The backtesting process simulates investment in real-time, since the out-of-sample data were not considered in the optimization. If the profitability and risk characteristics are similar for both samples, then the indicator, model or strategy can be deemed to be valid and robust, and it is ready to be implemented in real-time markets. If the strategy fails in out-of-sample comparisons, then the strategy should be abandoned. Further modifications made to improve the indicator or strategy by going back to the in-sample data create a high risk of "curve fitting" to the historical data, which nullifies the validity of the whole backtesting process and makes it statistically meaningless.
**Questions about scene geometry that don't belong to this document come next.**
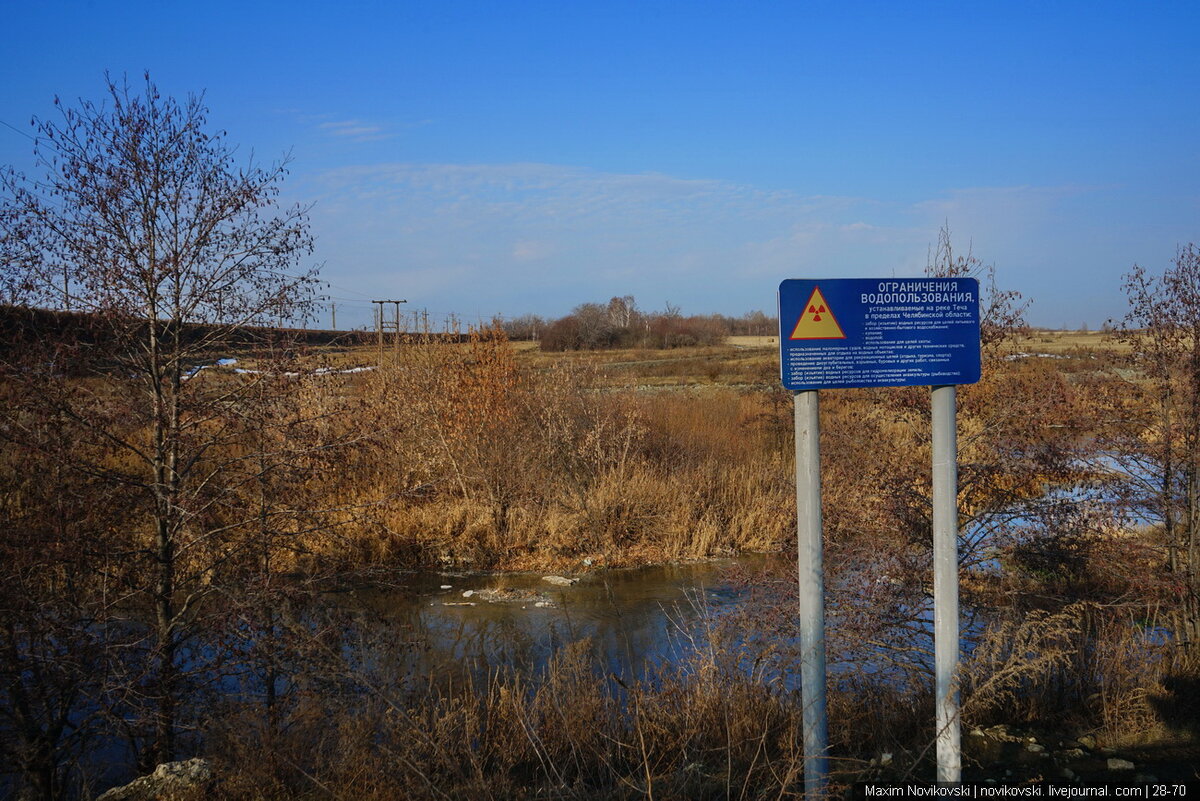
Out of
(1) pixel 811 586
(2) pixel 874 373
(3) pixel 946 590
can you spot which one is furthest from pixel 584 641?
(2) pixel 874 373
We tested and refined the indicators (as well as our risk model and our strategies) using a portion of our historical data (in-sample testing). We then evaluated the indicators with the rest of our historical data to simulate how they would perform in real life (out-of-sample testing).

Normally, the performance of the out-of-sample tests is worse than the in-sample tests. This stands to reason, because inputs could be modified in the in-sample testing to improve the results. Out-of-sample testing is based on the statistically valid notion that it provides an unbiased estimate of the indicator’s future performance. If the out-of-sample results are almost as good as the in-sample results, the indicator has merit.

Valid, robust indicators (models, strategies) have common characteristics:

They are based on an intuitive, sound econometric or rational basis, and not on random discovery of patterns. Without an accurate understanding of how and why an indicator/strategy produces the patterns that we see, we cannot know whether or for how long the indicator/strategy will continue to produce accurate signals in the future.

They are based on ample data history. While not always possible, we normally want at least 30 signals (buys or sells) to confirm the indicator’s significance. See Number of Signals in Data Facts section.
They are conceptually simple and use a minimum number of parameters. Enrico Fermi was famously know for quoting 20th Century mathematician John von Neumann, “With four parameters I can fit an elephant, and with five I can make him wiggle his trunk.” What did von Neumann mean by this? He meant by using enough input variables (parameters) in a model, one can get any result one wants by curve fitting.
- The greater the number of parameters used to determine the indicator/strategy and the more complex it is, the greater chance that data mining/excessive curve fitting has occurred and the less likely the indicator/strategy will work in the real world.